__作業指示__.
1. 新型コロナと株式相場についての文章のうち、「QUICK Market Eyes=弓ちあき」から「は反転に向かう公算が大きい。」までの部分すべてを、「株価低迷」を「株価下落」に置き換えて書き写すこと。
2. 新型コロナと株式相場を論じた文章の続きを、最後の文の後から書き継ぐこと。

__提供文章__.
QUICK Market Eyes=弓ちあき
新型コロナウイルスによる肺炎の感染拡大懸念が株式相場を揺さぶる展開が続いている。もっとも、現状は収束が見えないこととサプライチェーン(供給網)の停滞や経済活動の減速に伴う実際の企業収益の影響が読みにくくなっていることが株価低迷の主因になっている。製造業を中心とした2020年3月期業績の下振れ着地はここでは「想定内」で、問題はその大きさが見えないことだ。ただ、裏を返せば収束の兆しが見え、企業収益や経済の実体悪がデータや数値として現れてくる状況となれば、期待を先取りするマーケットは反転に向かう公算が大きい。

__提供資料__.
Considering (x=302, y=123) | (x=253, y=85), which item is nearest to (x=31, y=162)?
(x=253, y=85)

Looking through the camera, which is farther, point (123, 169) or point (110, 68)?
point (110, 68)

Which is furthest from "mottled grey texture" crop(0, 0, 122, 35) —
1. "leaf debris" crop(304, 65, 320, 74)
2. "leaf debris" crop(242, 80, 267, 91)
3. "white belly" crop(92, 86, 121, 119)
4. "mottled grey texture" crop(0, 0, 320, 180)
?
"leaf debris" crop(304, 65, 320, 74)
==
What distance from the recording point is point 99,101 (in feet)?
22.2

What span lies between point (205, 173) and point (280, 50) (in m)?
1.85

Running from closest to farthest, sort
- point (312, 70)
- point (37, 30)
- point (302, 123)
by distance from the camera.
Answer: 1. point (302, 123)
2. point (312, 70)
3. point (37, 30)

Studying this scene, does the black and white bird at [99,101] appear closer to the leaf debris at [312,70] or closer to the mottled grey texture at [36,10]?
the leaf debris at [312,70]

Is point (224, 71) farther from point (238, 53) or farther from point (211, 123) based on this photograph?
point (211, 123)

__問題の解答__.
1.
QUICK Market Eyes=弓ちあき
新型コロナウイルスによる肺炎の感染拡大懸念が株式相場を揺さぶる展開が続いている。もっとも、現状は収束が見えないこととサプライチェーン(供給網)の停滞や経済活動の減速に伴う実際の企業収益の影響が読みにくくなっていることが株価下落の主因になっている。製造業を中心とした2020年3月期業績の下振れ着地はここでは「想定内」で、問題はその大きさが見えないことだ。ただ、裏を返せば収束の兆しが見え、企業収益や経済の実体悪がデータや数値として現れてくる状況となれば、期待を先取りするマーケットは反転に向かう公算が大きい。

2.
■気温が上がれば…
SMBC日興証券では26日付のリポートで、時間軸として「3月下旬」を1つの目安として示している。1つには気温上昇で感染者数の増加が鈍化する可能性、また経済統計でも実際の落ち込みを確認するタイミングに当たることが理由のようだ。悪化を織り込む動きが一巡すれば、4月から5月にかけての決算発表は悪材料出尽くしにつながっていく展開が期待できる。20年度後半にかけて、収益回復が反動増で大きく出る可能性もある。短期では弱気に徹しつつも、中期的目線で押し目買いの好機を探る投資戦略も一考すべきタイミングに入りつつある。
■新型コロナは海運、鉄鋼、空運を下押し
新型コロナウイルスの発症が明らかになる前の19年12月末から26日までの業種別騰落率ランキングを見ると、下落率がもっとも大きかったのは「海運」で、続いて「鉄鋼」、「空運」、「非鉄金属」が並んだ(図1)。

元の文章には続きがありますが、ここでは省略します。